Navigating the deductible expenses for your business can get a little murky for parents. Some expenses, like advertising and legal services, are crystal clear, but sometimes lines get blurred — especially for self employed parents. For example, it’s hard to keep track of your business mileage when you have to pick up your kids from soccer practice in the middle of an afternoon of professional errands, and your home office supply closet probably gets raided every time a school project is assigned. Perhaps the murkiest area of all for a self-employed parent is cell phone usage. Here’s how to navigate the confusion.
On the surface, it’s very simple. If you carry a separate phone that you use only for business, you can deduct 100% of the expenses related to that phone. But carrying two phones and always reaching for the right one is not simple in practice, so most self-employed people prefer to use just one mobile device and leverage some money saving tips.
If carrying a single device is your solution, you need to calculate what percentage of your overall phone use is for business. The accepted practice is to go through your calling records and see how much of your phone time is spent on business calls. If you use your phone for business 25 percent of the time, then you can deduct 25 percent of your phone-related expenses. However, even once you’ve come up with a ratio of business to personal use, there may be other factors to consider.
Most families today use group plans, like the family cell phone plans from T-Mobile, to get the best deals. If you use such a plan, you’ll need to calculate how much of the bill belongs to you personally and then apply your business percentage to get a deductible figure. Since every family plan is priced differently, there isn’t a simple formula for this. For instance, if your family has four lines that all share minutes and data but you’re using half of the total shared minutes for your phone, do you apply your business percentage to 25 or 50 percent of the total bill? What if your plan charges a base price for the first line and a lower price for each add-on? Do you divide the bill evenly or apply the business-use percentage to the cost of that first line? In a situation this complicated, it’s best to bring all the information to your tax preparer.
Another factor that can complicate your tax life is a service bundle in which your phone, cable, and internet services are all packaged together for one price rather than being billed separately. One rule of thumb is to simply divide the bill evenly by the number of services — so if your bundle includes internet, cable, and phone, you would divide by three to get your overall phone expense and then apply the business-use percentage to the portion of your phone expense.
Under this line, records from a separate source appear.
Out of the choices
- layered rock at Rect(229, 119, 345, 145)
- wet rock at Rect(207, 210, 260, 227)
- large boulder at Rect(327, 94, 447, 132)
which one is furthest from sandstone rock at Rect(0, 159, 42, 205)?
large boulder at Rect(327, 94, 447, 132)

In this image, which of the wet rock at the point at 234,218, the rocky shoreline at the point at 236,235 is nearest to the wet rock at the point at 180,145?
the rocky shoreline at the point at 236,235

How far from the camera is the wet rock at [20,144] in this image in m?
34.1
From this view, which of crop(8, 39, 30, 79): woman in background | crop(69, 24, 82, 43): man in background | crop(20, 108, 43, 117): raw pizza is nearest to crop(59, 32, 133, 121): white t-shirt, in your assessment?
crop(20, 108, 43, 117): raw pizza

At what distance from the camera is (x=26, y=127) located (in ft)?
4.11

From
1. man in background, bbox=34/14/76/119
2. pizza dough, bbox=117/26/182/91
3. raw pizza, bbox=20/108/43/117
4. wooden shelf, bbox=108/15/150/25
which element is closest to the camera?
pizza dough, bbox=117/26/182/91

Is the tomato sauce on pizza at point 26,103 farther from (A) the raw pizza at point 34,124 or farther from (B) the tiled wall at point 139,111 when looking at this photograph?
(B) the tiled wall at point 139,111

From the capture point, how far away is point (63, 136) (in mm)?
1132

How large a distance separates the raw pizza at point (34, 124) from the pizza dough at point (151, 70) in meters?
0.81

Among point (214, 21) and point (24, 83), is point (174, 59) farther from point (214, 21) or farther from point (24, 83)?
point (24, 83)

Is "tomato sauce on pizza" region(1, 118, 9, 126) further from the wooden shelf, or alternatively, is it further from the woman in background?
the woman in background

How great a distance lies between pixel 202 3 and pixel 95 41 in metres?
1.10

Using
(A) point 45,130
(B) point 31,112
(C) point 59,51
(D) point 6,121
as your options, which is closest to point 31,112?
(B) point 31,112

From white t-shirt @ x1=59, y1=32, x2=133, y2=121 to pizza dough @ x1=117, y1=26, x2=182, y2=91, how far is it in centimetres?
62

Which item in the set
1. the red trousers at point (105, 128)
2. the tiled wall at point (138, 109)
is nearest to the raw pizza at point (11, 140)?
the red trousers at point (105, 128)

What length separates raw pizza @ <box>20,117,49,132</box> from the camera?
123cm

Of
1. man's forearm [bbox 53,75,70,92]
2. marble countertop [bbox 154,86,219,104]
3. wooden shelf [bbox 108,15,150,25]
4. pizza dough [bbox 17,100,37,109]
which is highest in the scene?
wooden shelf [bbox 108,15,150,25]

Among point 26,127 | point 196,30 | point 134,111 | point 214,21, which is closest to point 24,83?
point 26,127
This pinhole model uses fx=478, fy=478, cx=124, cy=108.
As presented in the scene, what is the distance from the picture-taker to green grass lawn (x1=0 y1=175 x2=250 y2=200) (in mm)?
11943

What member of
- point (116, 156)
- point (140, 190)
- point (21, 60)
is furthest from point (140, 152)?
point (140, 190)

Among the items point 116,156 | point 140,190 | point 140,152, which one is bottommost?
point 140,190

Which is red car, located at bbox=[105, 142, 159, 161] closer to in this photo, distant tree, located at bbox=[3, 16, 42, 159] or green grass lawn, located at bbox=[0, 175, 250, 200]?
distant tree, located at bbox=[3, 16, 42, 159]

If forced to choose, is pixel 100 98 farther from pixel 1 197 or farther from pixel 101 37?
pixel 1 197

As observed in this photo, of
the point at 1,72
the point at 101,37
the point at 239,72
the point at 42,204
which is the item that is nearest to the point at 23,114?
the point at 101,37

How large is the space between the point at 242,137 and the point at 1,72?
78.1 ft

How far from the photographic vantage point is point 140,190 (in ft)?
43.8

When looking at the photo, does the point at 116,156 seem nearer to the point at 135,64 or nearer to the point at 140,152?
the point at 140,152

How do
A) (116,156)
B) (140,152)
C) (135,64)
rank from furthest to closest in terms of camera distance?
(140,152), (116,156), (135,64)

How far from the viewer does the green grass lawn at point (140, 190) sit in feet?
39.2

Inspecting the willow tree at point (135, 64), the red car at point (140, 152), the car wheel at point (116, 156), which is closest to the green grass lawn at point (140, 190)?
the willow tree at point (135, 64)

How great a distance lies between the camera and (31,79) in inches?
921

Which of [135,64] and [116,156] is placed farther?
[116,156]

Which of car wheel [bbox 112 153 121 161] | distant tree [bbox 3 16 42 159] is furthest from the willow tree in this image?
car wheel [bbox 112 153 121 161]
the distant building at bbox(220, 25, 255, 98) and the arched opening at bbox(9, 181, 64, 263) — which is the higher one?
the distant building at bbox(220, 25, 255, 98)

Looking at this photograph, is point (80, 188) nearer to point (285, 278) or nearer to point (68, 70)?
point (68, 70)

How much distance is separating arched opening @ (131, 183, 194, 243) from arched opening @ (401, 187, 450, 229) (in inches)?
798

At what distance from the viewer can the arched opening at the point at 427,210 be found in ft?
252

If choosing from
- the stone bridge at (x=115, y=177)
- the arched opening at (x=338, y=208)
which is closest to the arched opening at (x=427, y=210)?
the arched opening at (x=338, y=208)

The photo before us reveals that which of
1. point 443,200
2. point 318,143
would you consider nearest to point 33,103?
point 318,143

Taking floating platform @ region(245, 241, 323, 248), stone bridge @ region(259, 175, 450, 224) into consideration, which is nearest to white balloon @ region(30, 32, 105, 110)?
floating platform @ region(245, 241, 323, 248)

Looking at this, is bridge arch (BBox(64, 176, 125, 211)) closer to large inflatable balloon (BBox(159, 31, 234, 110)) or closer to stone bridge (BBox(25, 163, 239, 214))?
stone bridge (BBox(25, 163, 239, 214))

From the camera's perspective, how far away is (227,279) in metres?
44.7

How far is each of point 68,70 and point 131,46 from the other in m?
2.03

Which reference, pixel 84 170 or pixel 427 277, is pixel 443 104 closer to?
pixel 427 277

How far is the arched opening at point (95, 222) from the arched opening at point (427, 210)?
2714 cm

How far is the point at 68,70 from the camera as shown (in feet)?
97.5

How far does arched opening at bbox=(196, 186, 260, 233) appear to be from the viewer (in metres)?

Don’t forget that your phone costs could be more than your monthly bill. If you’ve had to pay for repairs, like a broken screen, you can apply your business percent to that expense. If you’ve bought accessories, such as a Bluetooth headset or a dash mount, that you use exclusively for business, you can deduct the whole cost. If you carry an expensive smartphone, talk to your tax advisor about depreciation too.
As always, good record keeping will protect you in the case of an audit and help your tax preparer find the largest possible deductions for you. In the case of your phone, you’ll need to keep copies of your monthly bills and receipts for any repairs or accessories. You should also download the usage logs that support your business-use calculations and either print them out or back them up carefully to support your family business tax.
Calculating the percentage of your phone use for business is complicated, but if you spend a lot on cell phone bills, it’s worth your time. If you find the process frustrating or don’t feel like you’re getting as much of a deduction as you should, consider adding a separate business phone line next year.